►

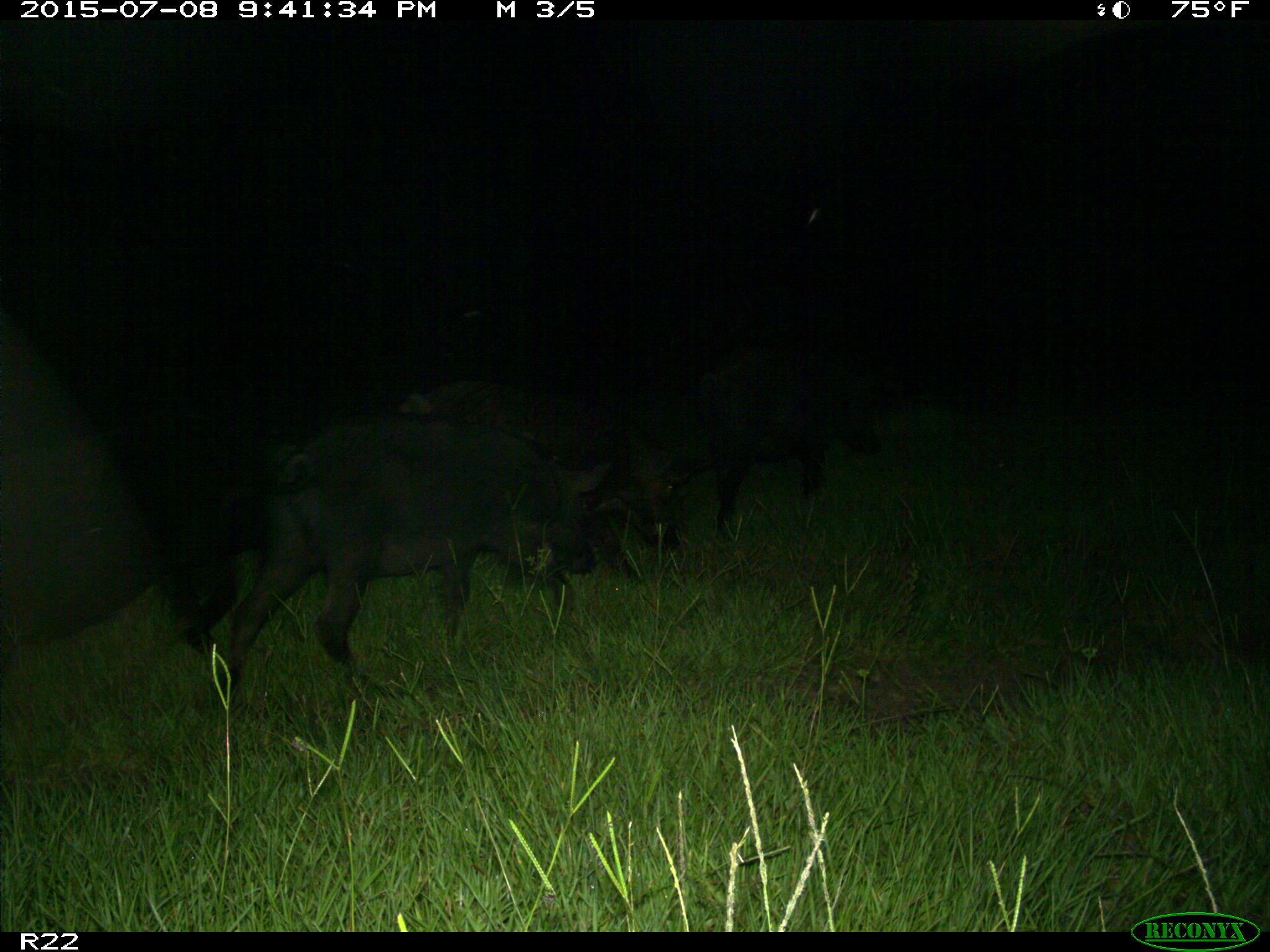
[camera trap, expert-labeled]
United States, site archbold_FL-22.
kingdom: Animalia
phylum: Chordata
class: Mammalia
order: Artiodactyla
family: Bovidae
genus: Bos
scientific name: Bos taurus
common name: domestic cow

◄

● **About this task**:
Repeat exactly, and only, the lines from the one containing "United States, site archbold_FL-22." through the end of the material.

● **Response to this exercise**:
United States, site archbold_FL-22.
kingdom: Animalia
phylum: Chordata
class: Mammalia
order: Artiodactyla
family: Bovidae
genus: Bos
scientific name: Bos taurus
common name: domestic cow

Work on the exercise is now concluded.